S'ensuivirent quelques semaines de travail pour la création du binôme "association de fait - association sans but lucratifs", l'ouverture des comptes bancaires, l'installation du site internet et les premières "PirateBeer".

Au premier trimestre 2010, nous avons été en charge, Belgique oblige, de l'organisation de la première réunion, à Bruxelles, du PPI, qui est la coordination internationale des Partis Pirate à travers le monde.

Et, en mai 2010, nous décidons de participer aux élections législatives anticipées du 10 juin 2010. L'affaire était mal emmanchée dès le départ : la date de ces élections avaient été annoncée très tardivement (il fallait retourner aux urnes avant les vacances), nous ne disposions pas du nombre de signatures suffisant et nous étions tout au plus une dizaine de personnes. Mais nous sommes tout de même parvenus à obtenir le nombre requis de signature dans l'arrondissement électoral de Bruxelles ; à élaborer une liste (minimale) de "vrais" candidats. ; et même, à présenter un programme en 42 points.

C'est là que le bât a blessé.

Depuis le premier jour, le champ d'action du projet Pirate s'est expressément limité aux trois priorités politiques que sont la réforme du droit d'auteur, la suppression des brevets sur le logiciel et sur le vivant et le renforcement de la vie privée des citoyens. A l'orthodoxie Pirate (only these three issues') s'opposaient (et s'opposent encore) ceux qui, comme moi, pensent que ces priorités politiques ne sont pas limitatifs et constituent la trame d’une Weltanschauung, une certaine conception du monde porteuse d’un projet de société.

Le programme électoral de juin 2010 du Parti Pirate était trop technophile : en se limitant à défendre le "droit des internautes" (pour reprendre l'expression des Pirates français), le Parti n'en était pas un, tout au plus un groupe de pression. Je pris donc mes distances avec l'équipe de l'époque, bien que je fis campagne, étant moi même candidat.

Le score de la liste fut honorable (2,26% dans la plus grande circonscription du pays), considérant le temps et les moyens disponibles.
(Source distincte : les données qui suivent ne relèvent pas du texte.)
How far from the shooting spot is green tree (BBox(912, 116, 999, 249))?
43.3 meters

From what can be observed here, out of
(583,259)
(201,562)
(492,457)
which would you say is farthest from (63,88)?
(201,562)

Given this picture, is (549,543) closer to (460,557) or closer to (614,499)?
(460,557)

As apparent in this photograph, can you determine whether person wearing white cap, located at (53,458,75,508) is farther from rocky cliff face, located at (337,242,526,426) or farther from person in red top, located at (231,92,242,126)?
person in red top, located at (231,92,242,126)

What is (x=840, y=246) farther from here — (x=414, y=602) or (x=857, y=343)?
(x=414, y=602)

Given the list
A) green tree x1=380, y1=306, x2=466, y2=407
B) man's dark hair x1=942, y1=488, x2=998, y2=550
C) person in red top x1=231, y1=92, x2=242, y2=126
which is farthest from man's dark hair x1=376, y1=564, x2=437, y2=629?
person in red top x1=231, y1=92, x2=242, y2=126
Et parce que je n'étais pas d'accord avec la ligne politique choisie par l'équipe de l'époque et aussi parce que ma vie personnelle connaissait certaines turbulences, je pris mes distances avec le Parti, bien que je fis campagne et que je palliai régulièrement aux absences de l'un ou l'autre membre de l'équipe.
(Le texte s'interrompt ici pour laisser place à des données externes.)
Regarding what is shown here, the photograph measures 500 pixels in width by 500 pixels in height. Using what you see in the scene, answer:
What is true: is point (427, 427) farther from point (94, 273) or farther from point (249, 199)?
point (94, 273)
Puis vint le printemps arabe, en janvier 2011.

Là aussi, cette histoire mériterait d'être racontée par le menu, tant elle a à voir avec ce qui nous occupe. J'y reviendrai.
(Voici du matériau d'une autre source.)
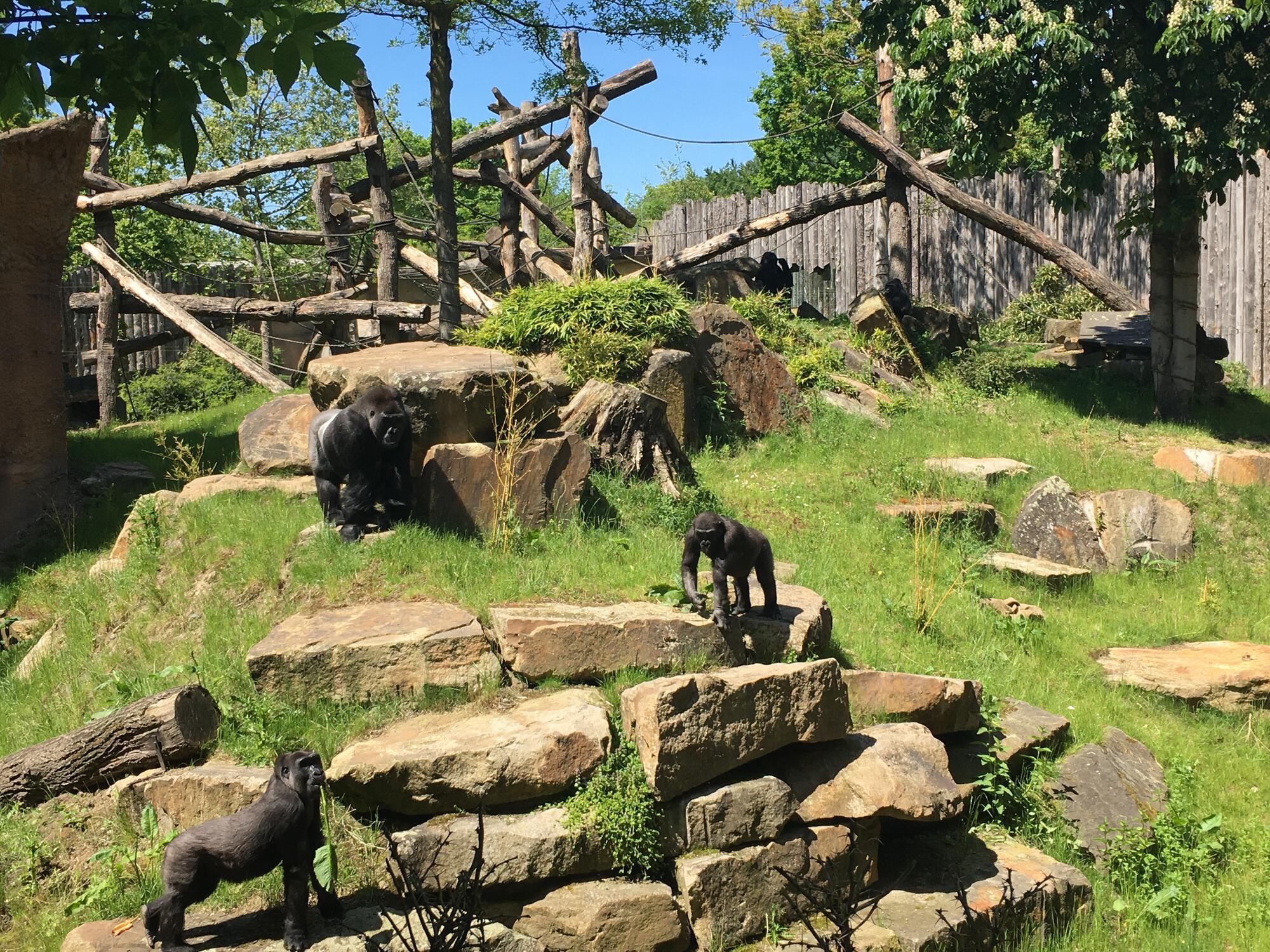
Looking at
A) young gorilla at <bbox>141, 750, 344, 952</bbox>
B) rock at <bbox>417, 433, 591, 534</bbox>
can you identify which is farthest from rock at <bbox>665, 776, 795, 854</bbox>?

En 2011, je passe six mois au Maroc, durant lesquels je n'ai eu de cesse d'essayer de démarrer, avec tant d'autres, le projet Pirate là-bas. Le point commun entre la version belge et la version marocaine du projet Pirate n'est pas seulement ma bête personne. Mais de ça aussi, il faudra parler plus longuement, ailleurs dans ce texte.

En février 2012, retour en Belgique et préparation de l'Assemblée Générale du 25 mars, durant laquelle une nouvelle "Coreteam" a été élue. De ce moment, plusieurs leçons ont émergées :

  1. il ne sert à rien à de soumettre an AG un texte à la rédaction duquel personne n'a participé : le Fucking Manual, document reprenant le mode de fonctionnement du Parti, a été rejeté. Non pas à cause de sa qualité (le texte ne faisait que reprendre le mode de fonctionnement appliquée depuis le lancement du parti), mais à cause du way to make it : les personnes présentes à l'AG n'ont pas consenti à adopter le texte parce qu'ils n'ont pas travaillé dessus. Le document n'était pas légitime, pas sur le fond mais sur la forme.
  2. la distribution de la parole est essentielle.